§ **Task brief**: Switch each "pixel" in the data below to "location" and write out all the lines again, with everything else left unchanged.

Spatial relationship data:
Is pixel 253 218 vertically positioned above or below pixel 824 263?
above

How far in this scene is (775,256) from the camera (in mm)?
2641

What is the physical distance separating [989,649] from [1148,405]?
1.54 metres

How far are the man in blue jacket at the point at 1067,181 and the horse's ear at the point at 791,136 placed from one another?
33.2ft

§ **Result for this exercise**:
Is location 253 218 vertically positioned above or below location 824 263?
above

How far in this scene is (775,256) from the camera (in mm)?
2641

What is the physical distance separating [989,649] from [1148,405]?
1.54 metres

How far are the man in blue jacket at the point at 1067,181 and the horse's ear at the point at 791,136 placed from one another?
33.2ft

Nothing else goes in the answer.